In designing large-scale pipelines and facilities, a common trade-off involves cost versus risk. The conservative design margins of the past may today be the tipping point in making projects non-economic. This paper aims to identify critical factors for facilities design projects with an objective to increase the confidence in our go-to-purchase decisions. A practical decision making procedure applicable to flow assurance problems in general is presented that considers both rigorous multiphase pipeline simulation as well as facilities costs. A case study previously published in a PSIG paper is revisited to illustrate how these concepts may be applied in sizing a slug catcher.

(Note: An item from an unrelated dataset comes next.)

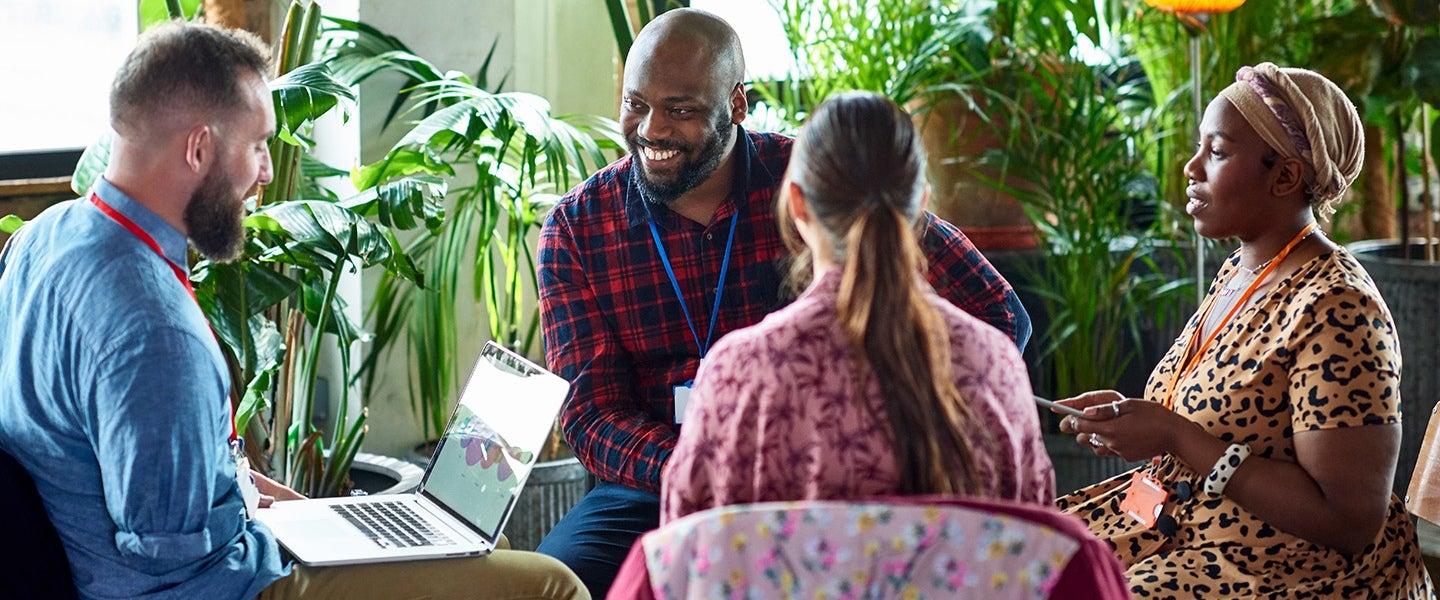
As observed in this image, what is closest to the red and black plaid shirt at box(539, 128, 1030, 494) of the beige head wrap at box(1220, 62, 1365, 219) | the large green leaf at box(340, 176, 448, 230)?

As the transport of oil and gas products in a multiphase manner is increasingly stretched over greater distances with development in more hostile environments, so too has the importance of sustaining reliable operations. The flow assurance discipline tackles these challenges using scientific methods to design reliable systems and infrastructure while identifying the inherent risks involved in production from such environments. As engineers, we formulate system designs and operating procedures to manage all risks involved. One common trade-off in this domain is cost versus risk. Overly conservative design margins may result in projects that are uneconomic. We have recently seen deep water offshore systems re-designed to be sanctionable with substantial cost reductions being achieved.

During 2015, a relatively small number of major projects made Financial Investment Decision (FID) approval due to the low price of oil. Deepwater projects were hit the hardest with just a handful being given the go-ahead, the most significant being BP's West Nile Delta in Egypt and Shell's Appomattox in the deepwater Gulf of Mexico.

One theme shared by all projects that did manage to achieve commercial approval was significant cost savings. For example, Shell cited an overall cost reduction of 20% for Appomattox [1], driven by design optimization and supply chain savings. BP cut less than 10% from its original budget for the Egyptian West Nile Delta project at FID [2], which seems low in comparison. But closer inspection showed that they had opted to re-phase expenditures significantly, reducing the upfront scope and cost. In addition, the project had a contracted gas price floor, thus providing some revenue protection from further market deterioration. It is estimated that Shell's Appomattox has a Net Present Value (NPV, see appendix for more details) breakeven of $50/bbl [3], which set a new benchmark for deepwater FIDs. However, it is one that still remains out of reach for most other projects. Pre-FID deepwater projects have an average NPV breakeven of $65/bbl [3]. This means significantly more cost reduction is necessary - at least another 15-20% – before the stricter investment hurdle rate is met.

Current market conditions clearly drive cost-based project reviews and eventual re-design. Furthermore, the ability to optimize costs at the concept development stage of projects is now a key element of the project approval process.